QUOTED TEXT:
>> BEGIN
From 001c51c1e02ac559130889826b32e873df164ccc Mon Sep 17 00:00:00 2001
From: KhaledBousrih <khaled.bousrih@netsach.fr>
Date: Tue, 14 Sep 2021 18:44:22 +0200
Subject: [PATCH 1/3] Add possibily to group stat results by field names

---
 CHANGELOG.md                               |   2 +-
 concrete_datastore/api/v1/views.py         |  42 +++++
 docs/api-routes.md                         | 158 +++++++++++++++++-
 tests/tests_api_v1_1/test_api_v1_1_CRUD.py | 176 ++++++++++++++++++++-
 4 files changed, 368 insertions(+), 10 deletions(-)

diff --git a/CHANGELOG.md b/CHANGELOG.md
index 1d351260..51ac1194 100644
--- a/CHANGELOG.md
+++ b/CHANGELOG.md
@@ -4,7 +4,7 @@
 
 ### Added
 
-- nothing added
+- Add possibily to group stat results by field names
 
 ### Changed
 
diff --git a/concrete_datastore/api/v1/views.py b/concrete_datastore/api/v1/views.py
index c71c8e15..e9187242 100644
--- a/concrete_datastore/api/v1/views.py
+++ b/concrete_datastore/api/v1/views.py
@@ -6,6 +6,7 @@
 import sys
 import re
 import os
+from collections import Counter
 from urllib.parse import urljoin, unquote, urlparse, urlunparse
 from importlib import import_module
 from itertools import chain
@@ -1315,6 +1316,9 @@ def get_stats(self, request, timestamp_start=None, timestamp_end=None):
 
         dict_pages = dict()
>> END
INFORMATION SHOWN:
>> BEGIN
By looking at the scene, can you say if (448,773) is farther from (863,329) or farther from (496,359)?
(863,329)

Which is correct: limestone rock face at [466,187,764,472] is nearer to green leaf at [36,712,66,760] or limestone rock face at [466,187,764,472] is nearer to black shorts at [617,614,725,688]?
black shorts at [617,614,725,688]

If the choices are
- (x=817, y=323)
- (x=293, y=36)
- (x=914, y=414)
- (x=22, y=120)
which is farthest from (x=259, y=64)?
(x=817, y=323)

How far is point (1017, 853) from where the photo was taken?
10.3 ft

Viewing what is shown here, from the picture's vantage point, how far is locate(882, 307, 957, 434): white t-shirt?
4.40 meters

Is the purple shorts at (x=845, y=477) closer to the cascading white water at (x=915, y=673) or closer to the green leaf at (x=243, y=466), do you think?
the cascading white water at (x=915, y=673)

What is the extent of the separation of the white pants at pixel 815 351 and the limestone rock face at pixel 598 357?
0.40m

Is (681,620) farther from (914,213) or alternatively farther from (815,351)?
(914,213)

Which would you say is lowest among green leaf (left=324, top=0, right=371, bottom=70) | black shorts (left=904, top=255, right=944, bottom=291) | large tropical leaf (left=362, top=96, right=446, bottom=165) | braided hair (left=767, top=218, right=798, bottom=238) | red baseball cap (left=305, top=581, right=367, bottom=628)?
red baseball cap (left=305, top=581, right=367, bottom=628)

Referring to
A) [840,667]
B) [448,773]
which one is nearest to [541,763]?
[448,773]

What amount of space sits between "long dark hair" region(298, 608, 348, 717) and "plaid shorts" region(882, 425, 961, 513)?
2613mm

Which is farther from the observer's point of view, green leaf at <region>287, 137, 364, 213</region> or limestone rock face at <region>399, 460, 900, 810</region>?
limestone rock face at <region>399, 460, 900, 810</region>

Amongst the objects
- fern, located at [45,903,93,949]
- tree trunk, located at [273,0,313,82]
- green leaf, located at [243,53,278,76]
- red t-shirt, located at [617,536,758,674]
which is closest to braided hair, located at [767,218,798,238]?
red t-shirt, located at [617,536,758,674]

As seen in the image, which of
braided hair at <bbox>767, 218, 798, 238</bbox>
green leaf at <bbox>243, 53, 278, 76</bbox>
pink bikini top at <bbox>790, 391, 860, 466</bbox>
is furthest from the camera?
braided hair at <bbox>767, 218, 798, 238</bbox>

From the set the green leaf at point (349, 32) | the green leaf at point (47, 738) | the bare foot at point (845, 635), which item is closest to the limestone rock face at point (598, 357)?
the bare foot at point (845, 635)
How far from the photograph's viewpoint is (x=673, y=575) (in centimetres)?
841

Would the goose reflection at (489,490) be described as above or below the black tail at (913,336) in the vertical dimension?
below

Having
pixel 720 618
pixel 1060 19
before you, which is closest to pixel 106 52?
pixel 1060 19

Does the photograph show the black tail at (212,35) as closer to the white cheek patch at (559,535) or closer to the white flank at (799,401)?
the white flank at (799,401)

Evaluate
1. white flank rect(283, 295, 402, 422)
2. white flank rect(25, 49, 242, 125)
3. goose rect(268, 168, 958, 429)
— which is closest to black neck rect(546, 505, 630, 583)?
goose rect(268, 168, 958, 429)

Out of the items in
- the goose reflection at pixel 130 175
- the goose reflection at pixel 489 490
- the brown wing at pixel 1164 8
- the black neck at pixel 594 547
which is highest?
>> END
REQUIREMENTS:
1. In the patch, from which module does the new import line bring in Counter?
2. Pick up the patch that adds grouping of stat results by field names after its last line, and continue it.

SOLVED TASKS:
1. collections

2.
 
+        url = remove_query_param(url, 'group_by')
+        url = remove_query_param(url, 'combine')
+
         for page_number in range(1, _num_pages + 1):
             if page_number == 1:
                 dict_pages['page{}'.format(page_number)] = unquote(
@@ -1335,6 +1339,44 @@ def get_stats(self, request, timestamp_start=None, timestamp_end=None):
             ],
             'page_urls': dict_pages,
         }
+        group_by_fields = request.GET.get('group_by', None)
+        combine_results = request.GET.get('combine', 'false').lower()
+        if combine_results not in ('true', 'false'):
+            return Response(
+                data={
+                    'message': f'"combine" value ("{combine_results}") is not valid. Should be either "true" or "false"',
+                    '_errors': ['INVALID_QUERY'],
+                },
+                status=HTTP_400_BAD_REQUEST,
+            )
+        if group_by_fields is not None:
+            group_by_fields = group_by_fields.split(',')
+            if any(map(lambda x: x not in self.fields, group_by_fields)):
+                return Response(
+                    data={
+                        'message': 'lookup query is not a valid field',
+                        '_errors': ['INVALID_QUERY'],
+                    },
+                    status=HTTP_400_BAD_REQUEST,
+                )
+
+            grouped_data = {}
+            if combine_results == 'false':
+                for field_name in group_by_fields:
+                    grouped_data[field_name] = dict(
+                        Counter(queryset.values_list(field_name, flat=True))
+                    )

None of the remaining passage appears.